**Text provided:**

■ ■ ■ ■ ■ ■ ■

Search code examples
xmlregexparsingcdatalex

What is the regex expression for CDATA


Hi I have an example CDATA here

<![CDATA[asd[f]]]>

and

<tag1><![CDATA[asd[f]]]></tag1><tag2><![CDATA[asd[f]]]></tag2>

The CDATA regex i have is not able to recognize this

"<![CDATA["([^\]]|"]"[^\]]|"]]"[^>])*"]]>"

this does not work too

"<![CDATA["[^\]]*[\]]{2,}([^\]>][^\]]*[\]]{2,})*">"

Will someone please give me a regex for <![CDATA[asd[f]]]>, I need to use it in Lex/Flex

: I have answered this question, please vote on my answer, thanks.


Solution

  • This is the solution. The reason we need to use a START STATE is so that what ever is between <!CDATA[ and ]]> does not get match against other REGEX.

    %option noyywrap
    %x CDATA
    
    %%
    "<![CDATA[" { BEGIN CDATA; printf("Entering CDATA\n"); }
    <CDATA>([^\]]|\n)*|.    { printf("In CDATA: %s\n", yytext); }
    <CDATA>"]]>" { 
        printf("End of CDATA\n");
        BEGIN INITIAL;
    }
    
    %%
    main()
    {
        yylex();
    }

■ ■ ■ ■ ■ ■ ■

**Stored data:**
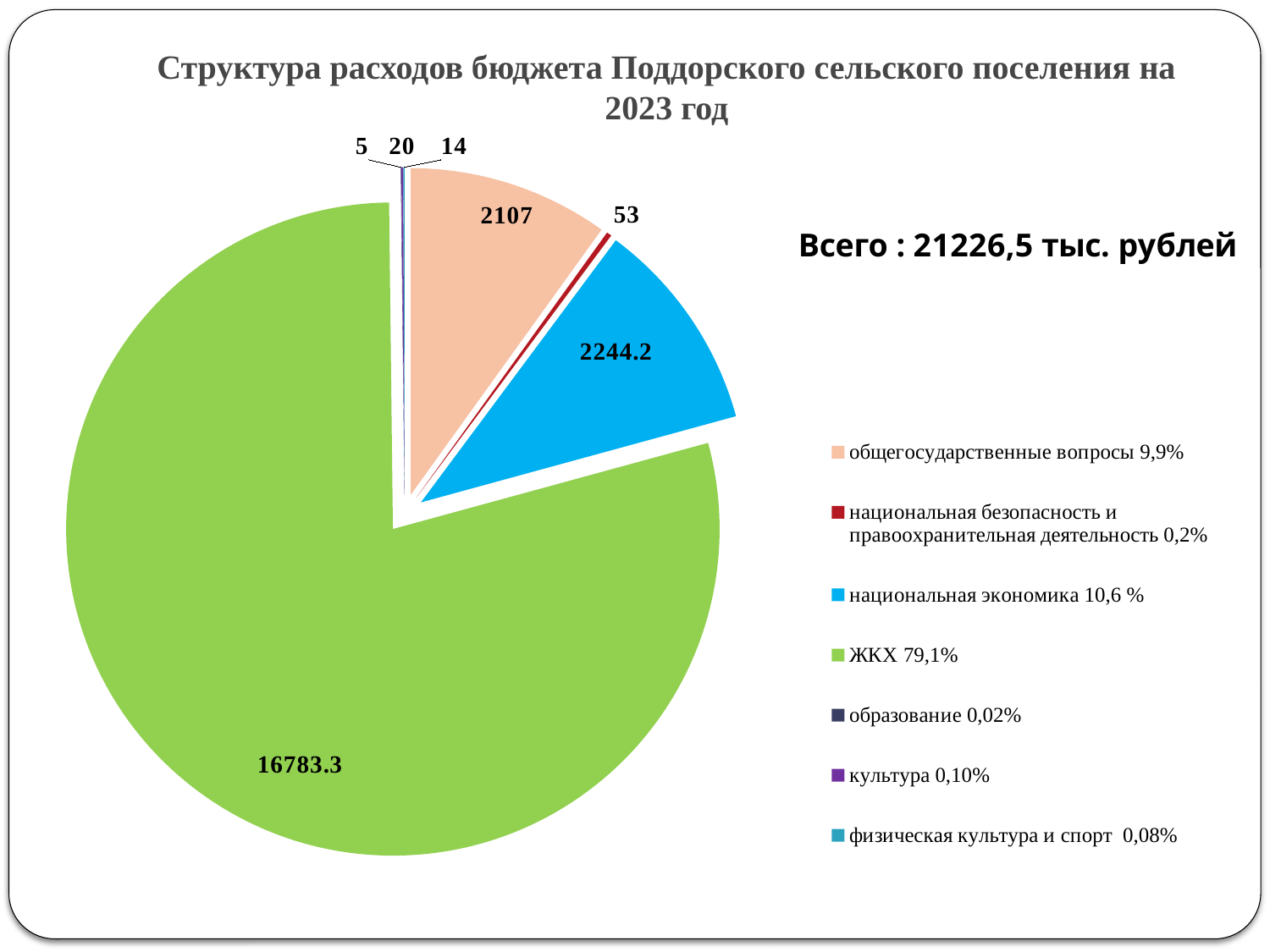
Which is larger: the value for национальная экономика or the value for общегосударственные вопросы? национальная экономика What is the difference between the value for ЖКХ and the value for национальная экономика? 14539.1 What is the value shown for общегосударственные вопросы in the pie chart? 2107 What is the value shown for национальная безопасность и правоохранительная деятельность in the pie chart? 53 What total amount is stated next to the pie chart? 21226,5 тыс. рублей What is the value shown for ЖКХ in the pie chart? 16783.3 What is the value shown for национальная экономика in the pie chart? 2244.2 How many categories does the legend of the pie chart list? 7 What kind of chart is shown on the slide? pie chart What share of the pie does ЖКХ represent, according to the legend? 79,1% Which category has the largest slice of the pie chart? ЖКХ What is the difference between the value for национальная экономика and the value for общегосударственные вопросы? 137.2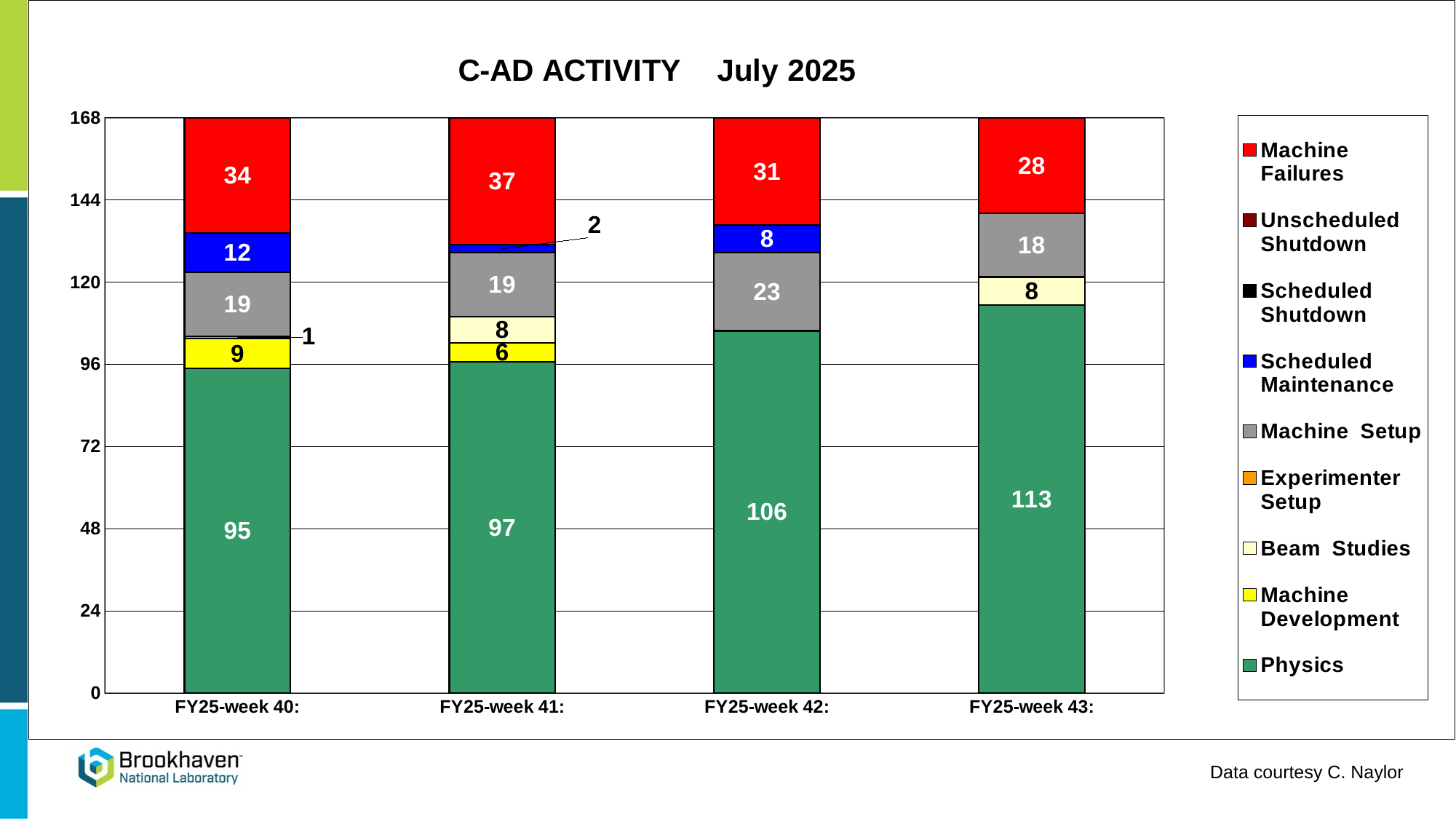
What is the Scheduled Maintenance value for FY25-week 42? 8 Which week has the highest Physics value? FY25-week 43 How many series does the legend list? 9 What is the Machine Setup value for FY25-week 40? 19 Does the Physics value rise or fall from FY25-week 40 to FY25-week 43? rise How many weeks are shown on the x axis? 4 What is the Physics value for FY25-week 43? 113 What is the difference between the Physics values for FY25-week 42 and FY25-week 40? 11 Which week has the larger Machine Setup value, FY25-week 42 or FY25-week 43? FY25-week 42 What is the difference between the Machine Failures values for FY25-week 41 and FY25-week 43? 9 What is the Machine Failures value for FY25-week 41? 37 Which week has the lowest Machine Failures value? FY25-week 43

■ ■ ■ ■ ■ ■ ■

**To do:**
- a) In the CDATA regex thread, which tool does the asker need the regex for?
- b) Translate this sentence from the CDATA regex thread into Spanish: "Will someone please give me a regex for <![CDATA[asd[f]]]>, I need to use it in Lex/Flex"

**Solutions for each task:**
- a) Lex/Flex.

- b) ¿Alguien podría darme, por favor, una expresión regular para <![CDATA[asd[f]]]>? Necesito usarla en Lex/Flex.